■ **Consigne 1**: Quelles catégories de personnes rencontrées parmi les sans-abri le texte sur les sans-abri de Californie énumère-t-il ?
■ **Consigne 2**: Transcrivez le texte sur les sans-abri de Californie en commençant aux mots « I am not unfamiliar » et en vous arrêtant après les mots « SAUVAGES CALIFORNIENNES (2015) ».

■ **Texte fourni**:

★ ★ ★ ★ ★

I am not unfamiliar with homelessness. The streets around my studio in Cape Town are home to a large population of unhoused poor. Their number probably exceeds that in California. I have made portraits of homeless people in South Africa. It is a fraught genre, so often linked to a moralising stance. I understand the imperative to witness, especially in South Africa, but I am not interested in having my own photography become a vehicle for a moral crusade against poverty, capitalism or the uncaring state. I tried to remain true to this instinct in my work in California.

Cape Town, 2016





[FR]

FLEURS SAUVAGES CALIFORNIENNES (2015)


Les portraits de cette série ont été pris dans les quartiers de Tenderloin à San Francisco et de Skid Row à Los Angeles, où j’ai photographié un grand nombre de sans-abri. Une multitude de différences existent, d’un point de vue culturel et social, entre San Francisco et Los Angeles. Dans le sud de la Californie, les sans-abri sont criminalisés. À Skid Row, la police est agressive et ramène tout à une question de race. A contrario, dans le nord de la Californie, la police est tolérante, sympathique, et l’on ne se sent pas menacé dans la rue. J’ai visité San Francisco pour la première fois il y a deux décennies ; c’est la seule ville où je me suis fait agresser. Aujourd’hui encore, la ville conserve des traces de la folie qui y régnait dans les années soixante. Mais l’influence économique de la Silicon Valley et de l’ère numérique est palpable. La ville traverse une crise identitaire. Tenderloin y échappe en partie, parce que la plupart des bâtiments appartiennent à des organisations à but non lucratif que les bénéfices financiers engendrés par la gentrification n’intéressent pas. Le quartier fait figure de communauté anarchique au sein d’un boom sans précédent.

Le terme « sans-abri » recouvre des situations variées. J’ai rencontré des personnes qui souffraient de troubles mentaux, des toxicomanes, des victimes de la crise de 2008, des vétérans, des hommes et des femmes qui avaient fait des choix de vie désastreux et des gens qui, pour une raison ou une autre, aimaient vivre à la dure. Malgré leurs circonstances terribles, réelles et inéluctables, mes sujets ont adopté des poses et des gestes qui avaient quelque chose d’extatique. Et de sauvage aussi. J’ai dû travailler dans des conditions très différentes de celles auxquelles j’étais habitué. Pour commencer, je n’avais ni trépied ni lumières. D’ordinaire, je demande la permission avant de prendre quelqu’un en photo ; cette fois, ce n’était pas toujours possible, parce que les sujets étaient souvent dans des états de conscience altérés. La série comprend un certain nombre de diptyques. À l’époque, je lisais une nouvelle de James Salter dans laquelle il décrit l’expérience consistant à voir sa femme telle qu’elle était dans toutes les photos non idéalisées qu’il avait prises d’elle puis jetées. Le concept me plaisait. Je pense que j’essayais de prendre mes distances avec l’idée de la photographie comme monument, afin de laisser plus de place aux accidents dans mes portraits.

★ ★ ★ ★ ★

■ **Segment de données**:
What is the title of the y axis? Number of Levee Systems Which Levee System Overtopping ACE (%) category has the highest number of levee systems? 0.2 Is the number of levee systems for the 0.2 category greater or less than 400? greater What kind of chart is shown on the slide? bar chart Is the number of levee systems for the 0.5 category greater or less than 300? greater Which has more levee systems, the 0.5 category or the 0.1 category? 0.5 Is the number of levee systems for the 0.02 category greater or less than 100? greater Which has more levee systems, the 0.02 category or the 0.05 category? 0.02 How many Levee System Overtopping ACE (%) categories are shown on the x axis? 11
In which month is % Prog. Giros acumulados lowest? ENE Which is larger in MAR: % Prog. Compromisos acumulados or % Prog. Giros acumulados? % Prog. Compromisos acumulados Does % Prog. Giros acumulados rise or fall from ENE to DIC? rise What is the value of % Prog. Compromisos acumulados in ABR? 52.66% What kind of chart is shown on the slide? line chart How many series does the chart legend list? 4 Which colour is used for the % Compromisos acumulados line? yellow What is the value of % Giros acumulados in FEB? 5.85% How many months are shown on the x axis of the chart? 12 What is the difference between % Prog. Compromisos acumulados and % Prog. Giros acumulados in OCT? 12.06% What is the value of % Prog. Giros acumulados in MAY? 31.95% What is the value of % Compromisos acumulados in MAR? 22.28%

★ ★ ★ ★ ★

■ **Réponse 1**:
- des personnes qui souffraient de troubles mentaux
- des toxicomanes
- des victimes de la crise de 2008
- des vétérans
- des hommes et des femmes qui avaient fait des choix de vie désastreux
- des gens qui, pour une raison ou une autre, aimaient vivre à la dure

■ **Réponse 2**:
I am not unfamiliar with homelessness. The streets around my studio in Cape Town are home to a large population of unhoused poor. Their number probably exceeds that in California. I have made portraits of homeless people in South Africa. It is a fraught genre, so often linked to a moralising stance. I understand the imperative to witness, especially in South Africa, but I am not interested in having my own photography become a vehicle for a moral crusade against poverty, capitalism or the uncaring state. I tried to remain true to this instinct in my work in California.

Cape Town, 2016





[FR]

FLEURS SAUVAGES CALIFORNIENNES (2015)